Second, the sun is shining, the breeze is blowing gently, the willows are shaking their branches affectionately, the peach blossoms are spitting charming fragrance, and the stream is singing cheerful songs. What a picture of spring, what I want to say is? Work hard, the boss is coming!

On the other side of the mountain, there is an ancient legend, which has become a classic in the past and even now. Want to know what this legend is? Listen carefully: there is a temple in the mountain, and there is an old man in the temple. Now he is reading short messages, giggling!

Fourth, the information is received and the incident is not good; Keyboard failure, command failure; The bell rang wildly and the host roared; If you are upset, throw away your mobile phone; Laugh after reading it, and the god of wealth will come; You are a fool if you don't laugh! Did you laugh?

If I have 6,543,800 yuan, I will take you around the world and enjoy the famous mountains and rivers. If I have 65438+ million, I will give you a brand-name bag to let you enjoy the luxury feeling; If I have 1000 yuan, I will take you to the seaside and enjoy the leisure of the holiday; If I have 0. 1 10,000, I will bring it.

Six, decades later, we meet again, send them to the crematorium, burn them all to ashes, one for you, one for me, no one knows who, and send them all to the countryside to make fertilizer.

Seven, kind-hearted, smart, handsome, rich in content, serious attitude, persistent personality. Alas! Do you still want people to live? Are you all talking about this? Don't! Oh, I wish you happiness!

Eight, revealing half ass doesn't mean you are sexy, it only means that your underwear is small!
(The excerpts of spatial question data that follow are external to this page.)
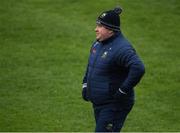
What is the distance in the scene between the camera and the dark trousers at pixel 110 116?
847cm

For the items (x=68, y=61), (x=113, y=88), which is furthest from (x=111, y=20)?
(x=68, y=61)

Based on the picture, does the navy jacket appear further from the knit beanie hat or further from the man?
the knit beanie hat

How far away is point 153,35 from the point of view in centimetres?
1689

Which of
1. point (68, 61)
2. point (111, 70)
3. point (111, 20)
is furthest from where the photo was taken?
point (68, 61)

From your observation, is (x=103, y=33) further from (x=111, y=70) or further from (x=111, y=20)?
(x=111, y=70)

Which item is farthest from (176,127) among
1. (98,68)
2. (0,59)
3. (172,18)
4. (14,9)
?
(14,9)

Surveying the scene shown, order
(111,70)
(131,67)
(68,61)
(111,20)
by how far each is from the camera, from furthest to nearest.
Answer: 1. (68,61)
2. (111,20)
3. (111,70)
4. (131,67)

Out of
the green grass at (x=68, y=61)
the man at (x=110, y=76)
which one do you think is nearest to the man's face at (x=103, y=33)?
the man at (x=110, y=76)

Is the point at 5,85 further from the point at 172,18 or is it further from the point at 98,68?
the point at 172,18

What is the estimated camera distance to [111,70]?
27.7 ft

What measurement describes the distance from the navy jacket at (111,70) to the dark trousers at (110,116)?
0.10 metres

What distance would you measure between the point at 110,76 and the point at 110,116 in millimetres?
555

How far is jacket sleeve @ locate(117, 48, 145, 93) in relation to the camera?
8148 mm

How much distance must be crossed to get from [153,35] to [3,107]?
615cm
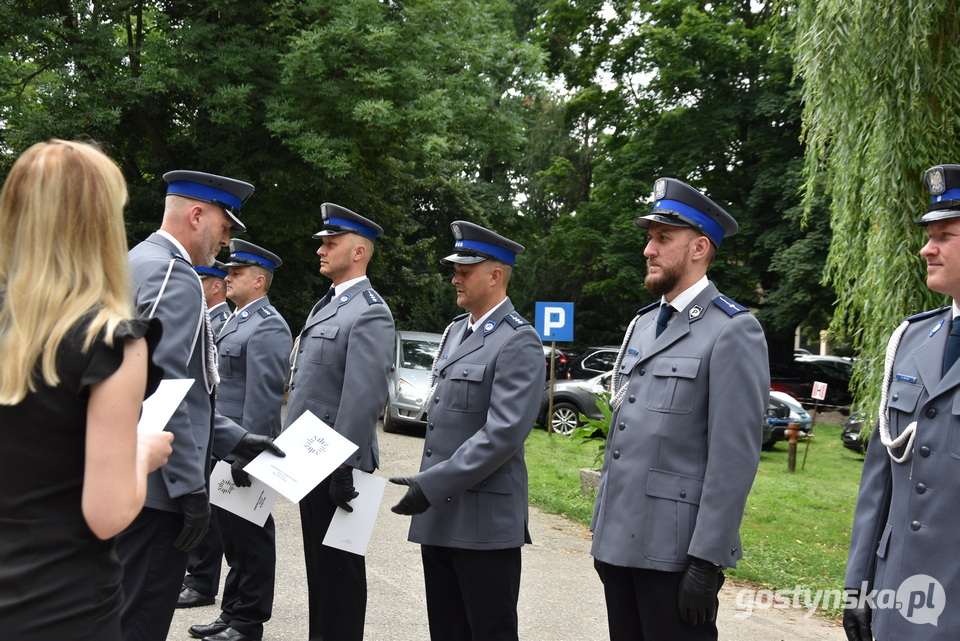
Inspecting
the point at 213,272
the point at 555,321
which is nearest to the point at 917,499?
the point at 213,272

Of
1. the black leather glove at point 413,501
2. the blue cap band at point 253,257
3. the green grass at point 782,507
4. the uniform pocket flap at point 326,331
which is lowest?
the green grass at point 782,507

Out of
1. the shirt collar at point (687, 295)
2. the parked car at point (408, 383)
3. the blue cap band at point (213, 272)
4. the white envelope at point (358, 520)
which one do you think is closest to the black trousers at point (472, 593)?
the white envelope at point (358, 520)

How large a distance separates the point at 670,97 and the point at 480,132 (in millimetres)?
9442

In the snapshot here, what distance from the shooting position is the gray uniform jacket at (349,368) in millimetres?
4609

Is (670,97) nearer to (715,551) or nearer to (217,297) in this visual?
(217,297)

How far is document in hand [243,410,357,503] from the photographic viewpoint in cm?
411

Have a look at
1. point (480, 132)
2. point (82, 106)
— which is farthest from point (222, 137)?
point (480, 132)

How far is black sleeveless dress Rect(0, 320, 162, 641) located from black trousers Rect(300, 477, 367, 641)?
8.73ft

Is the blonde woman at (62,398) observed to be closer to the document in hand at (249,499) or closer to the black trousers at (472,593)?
the black trousers at (472,593)

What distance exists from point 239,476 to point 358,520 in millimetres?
745

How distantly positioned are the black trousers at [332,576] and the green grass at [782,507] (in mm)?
3432

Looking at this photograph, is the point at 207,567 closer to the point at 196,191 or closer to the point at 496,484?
the point at 496,484

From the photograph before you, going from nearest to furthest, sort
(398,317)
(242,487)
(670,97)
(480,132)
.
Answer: (242,487)
(480,132)
(670,97)
(398,317)

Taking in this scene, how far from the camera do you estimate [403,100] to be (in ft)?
49.5
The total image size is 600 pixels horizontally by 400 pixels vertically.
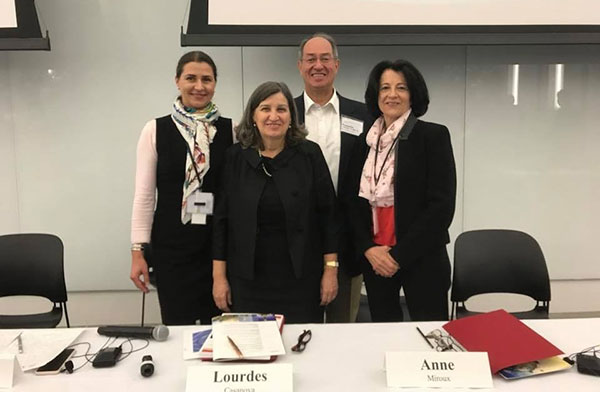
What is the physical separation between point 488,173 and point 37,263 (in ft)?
9.16

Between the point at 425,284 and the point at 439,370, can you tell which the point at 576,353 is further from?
the point at 425,284

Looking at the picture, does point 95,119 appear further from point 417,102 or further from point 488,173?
point 488,173

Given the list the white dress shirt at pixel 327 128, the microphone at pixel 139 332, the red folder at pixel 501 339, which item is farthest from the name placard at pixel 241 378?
the white dress shirt at pixel 327 128

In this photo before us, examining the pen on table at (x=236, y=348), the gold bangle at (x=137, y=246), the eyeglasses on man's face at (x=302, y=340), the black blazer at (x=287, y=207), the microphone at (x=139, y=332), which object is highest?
the black blazer at (x=287, y=207)

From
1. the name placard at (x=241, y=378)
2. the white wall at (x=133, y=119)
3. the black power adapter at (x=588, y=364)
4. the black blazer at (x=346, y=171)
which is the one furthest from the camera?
the white wall at (x=133, y=119)

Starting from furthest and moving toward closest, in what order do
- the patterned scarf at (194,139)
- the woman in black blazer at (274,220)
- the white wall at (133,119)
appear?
the white wall at (133,119) < the patterned scarf at (194,139) < the woman in black blazer at (274,220)

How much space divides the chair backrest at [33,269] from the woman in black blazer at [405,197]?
1449mm

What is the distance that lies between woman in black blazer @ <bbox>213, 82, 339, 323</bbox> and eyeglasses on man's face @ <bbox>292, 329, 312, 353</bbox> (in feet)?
1.33

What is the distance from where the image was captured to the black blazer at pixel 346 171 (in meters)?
2.11

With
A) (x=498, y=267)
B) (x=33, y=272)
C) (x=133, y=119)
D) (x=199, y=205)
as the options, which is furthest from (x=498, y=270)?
(x=133, y=119)

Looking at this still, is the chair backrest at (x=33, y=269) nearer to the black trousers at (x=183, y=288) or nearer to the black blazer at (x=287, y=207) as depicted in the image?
the black trousers at (x=183, y=288)

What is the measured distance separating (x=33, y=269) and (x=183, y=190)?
100 cm

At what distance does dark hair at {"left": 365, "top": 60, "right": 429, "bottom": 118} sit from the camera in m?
1.93

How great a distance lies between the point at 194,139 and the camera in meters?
1.98
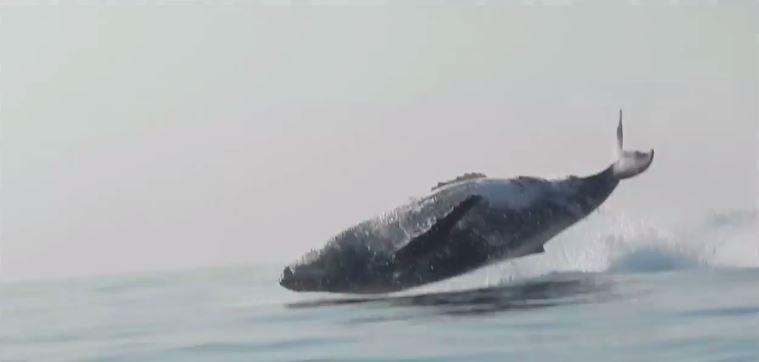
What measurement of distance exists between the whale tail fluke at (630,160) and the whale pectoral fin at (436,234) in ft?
2.65

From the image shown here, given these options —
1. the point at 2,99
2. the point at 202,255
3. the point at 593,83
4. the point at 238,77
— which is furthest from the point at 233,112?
the point at 593,83

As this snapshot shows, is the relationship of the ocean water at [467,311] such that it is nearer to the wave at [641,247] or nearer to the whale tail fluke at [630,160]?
the wave at [641,247]

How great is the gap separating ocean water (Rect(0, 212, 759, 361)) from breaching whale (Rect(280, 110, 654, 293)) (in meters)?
0.09

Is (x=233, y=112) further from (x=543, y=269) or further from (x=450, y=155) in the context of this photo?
(x=543, y=269)

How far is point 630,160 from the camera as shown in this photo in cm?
668

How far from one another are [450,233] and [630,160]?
1081mm

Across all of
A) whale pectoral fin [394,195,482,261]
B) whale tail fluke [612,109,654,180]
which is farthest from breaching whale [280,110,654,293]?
whale tail fluke [612,109,654,180]

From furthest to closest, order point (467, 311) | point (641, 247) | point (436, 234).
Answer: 1. point (436, 234)
2. point (641, 247)
3. point (467, 311)

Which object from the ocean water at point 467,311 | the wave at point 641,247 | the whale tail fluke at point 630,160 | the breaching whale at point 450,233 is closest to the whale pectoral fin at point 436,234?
the breaching whale at point 450,233

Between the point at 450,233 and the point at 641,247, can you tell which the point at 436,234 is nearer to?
the point at 450,233

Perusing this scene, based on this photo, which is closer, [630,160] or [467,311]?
[467,311]

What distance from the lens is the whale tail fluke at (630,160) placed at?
21.9 feet

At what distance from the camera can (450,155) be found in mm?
6750

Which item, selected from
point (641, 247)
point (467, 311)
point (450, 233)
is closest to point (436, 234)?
point (450, 233)
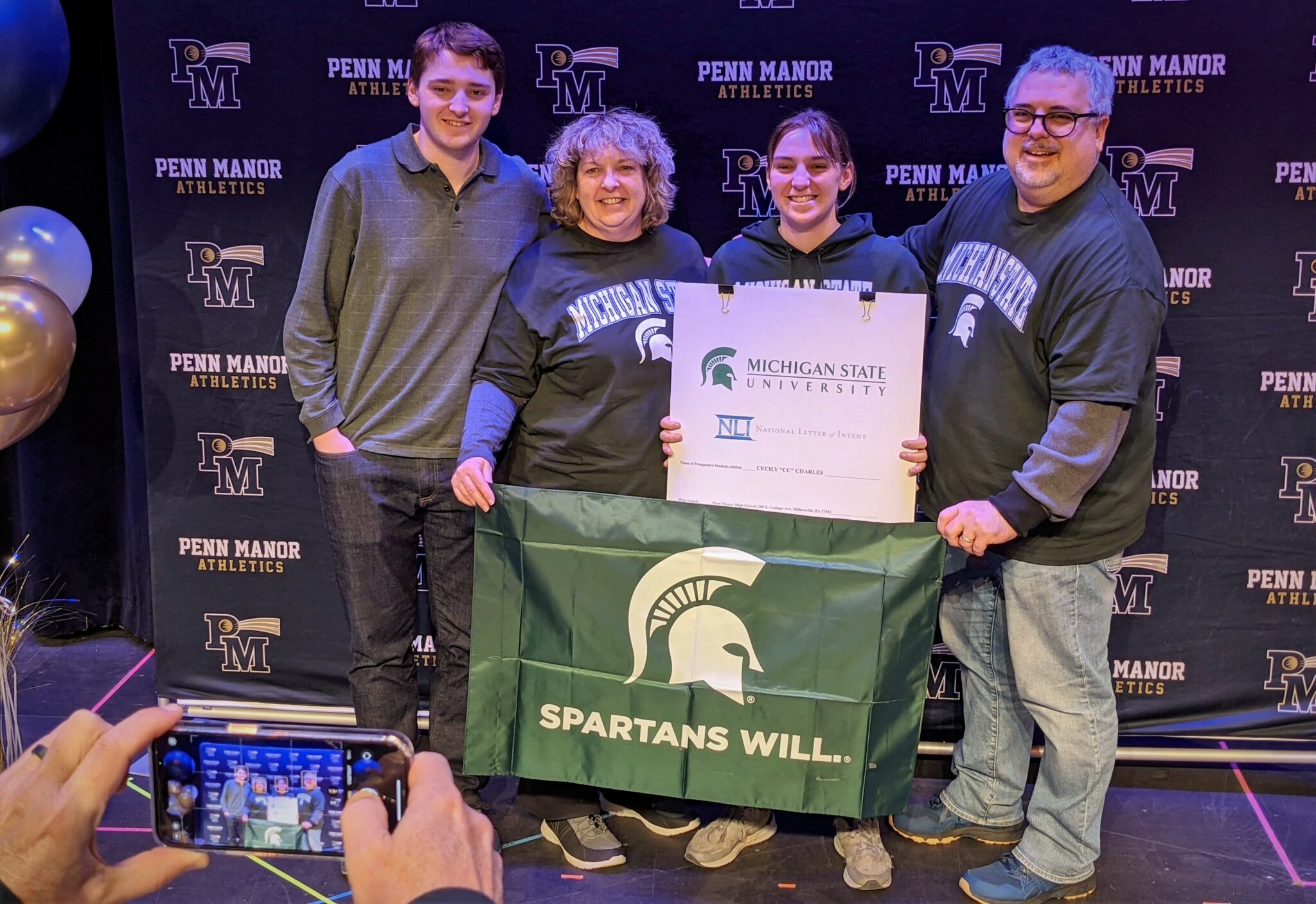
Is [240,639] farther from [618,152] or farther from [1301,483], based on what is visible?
[1301,483]

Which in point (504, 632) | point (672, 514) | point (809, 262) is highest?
point (809, 262)

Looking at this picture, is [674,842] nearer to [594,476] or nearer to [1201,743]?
[594,476]

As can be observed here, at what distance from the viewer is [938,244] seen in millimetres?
2625

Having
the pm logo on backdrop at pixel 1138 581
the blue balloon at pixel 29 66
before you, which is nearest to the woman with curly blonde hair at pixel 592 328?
the blue balloon at pixel 29 66

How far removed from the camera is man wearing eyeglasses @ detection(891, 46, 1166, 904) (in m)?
2.23

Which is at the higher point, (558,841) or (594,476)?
(594,476)

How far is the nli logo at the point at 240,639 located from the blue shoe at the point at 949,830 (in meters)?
1.94

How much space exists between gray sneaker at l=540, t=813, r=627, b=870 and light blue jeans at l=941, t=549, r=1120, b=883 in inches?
34.0

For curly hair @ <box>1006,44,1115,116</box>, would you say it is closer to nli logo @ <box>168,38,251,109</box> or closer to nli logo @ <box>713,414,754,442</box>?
nli logo @ <box>713,414,754,442</box>

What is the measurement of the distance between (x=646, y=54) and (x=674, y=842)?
2.06m

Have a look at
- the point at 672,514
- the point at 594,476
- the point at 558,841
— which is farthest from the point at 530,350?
the point at 558,841

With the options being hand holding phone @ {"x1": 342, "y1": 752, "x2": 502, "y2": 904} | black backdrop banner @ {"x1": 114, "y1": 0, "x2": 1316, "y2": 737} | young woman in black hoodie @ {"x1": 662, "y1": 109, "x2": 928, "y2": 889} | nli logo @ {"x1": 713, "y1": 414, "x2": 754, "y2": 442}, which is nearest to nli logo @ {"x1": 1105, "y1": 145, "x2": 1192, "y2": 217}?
black backdrop banner @ {"x1": 114, "y1": 0, "x2": 1316, "y2": 737}

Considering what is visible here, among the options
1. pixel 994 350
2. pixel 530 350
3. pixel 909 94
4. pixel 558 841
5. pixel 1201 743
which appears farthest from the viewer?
pixel 1201 743

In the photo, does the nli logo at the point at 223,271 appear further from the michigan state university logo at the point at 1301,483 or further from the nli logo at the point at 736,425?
the michigan state university logo at the point at 1301,483
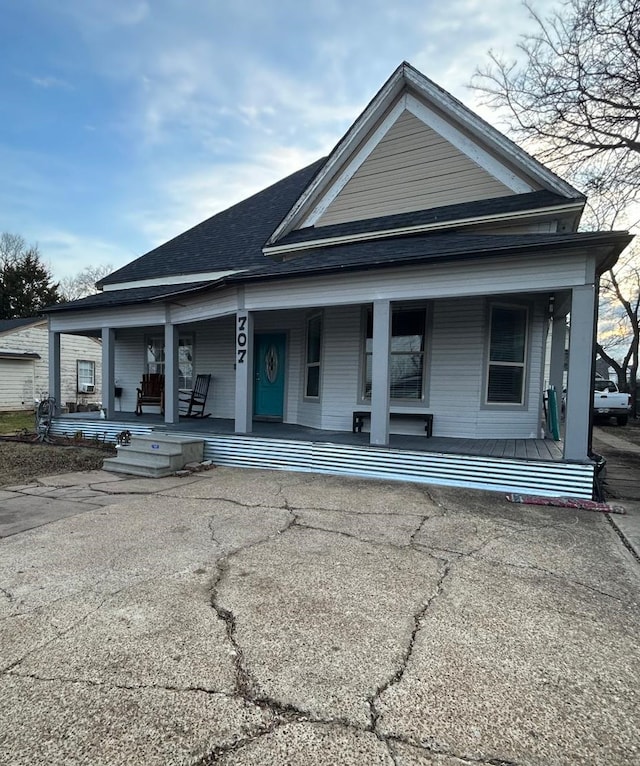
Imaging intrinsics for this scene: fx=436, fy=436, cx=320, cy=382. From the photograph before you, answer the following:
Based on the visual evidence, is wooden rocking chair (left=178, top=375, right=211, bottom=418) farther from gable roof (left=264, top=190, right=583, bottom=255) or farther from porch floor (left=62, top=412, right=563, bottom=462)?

If you love me, treat me well. If you never loved me, make it clear, I can understand. If you have to ask me if I love you, I can tell you, actually? I have never loved you!

Ten, found a secret, modern society is very strange: the cat drank coke, the sheep fell in love with the wolf, the wings began to disappear, and autumn did not come back. The orcs thousands of miles away actually serenaded.

Eleven, you have the courage to treat yourself as a person, without considering that your IQ is negative. Do you deserve to be human?

Twelve, you are still beautiful. If you look like that, your goal is to scare someone to death, right? Seeing that you are getting weaker every day and seeing your mother, I immediately understand what a young lady's body and a girl's life are.

Thirteen, beautiful you are cute, love to eat meat often drops, fat you and I still love, save glory, waste shame. Everything in the bowl should be dripped after eating, but there is no need to lick the bowl clean every time!

Fourteen, time flies, the cold wind blows in winter, go out with cotton-padded clothes and caps, eat less meat and eat more vegetables, leave your troubles behind, keep an optimistic attitude, and remember to dry the quilt that was wet last night. Have a nice day!

Fifteen, men nowadays look more and more fucking horrible.

16. Q: What do you like about me? A: I like you to stay away from me!

17, see you pretend to be weaker every day, see your mother immediately understand what is the life of a young lady.

You're working, aren't you? Are you tired? There is one thing that I have been holding in my mind for a long time. After careful consideration, I decided to tell you. What I want to tell you is. Even now, there is still a period of time before going to work.

Nineteen, you are small in the crowd and great in the pigsty!

I just stood and watched you down and out.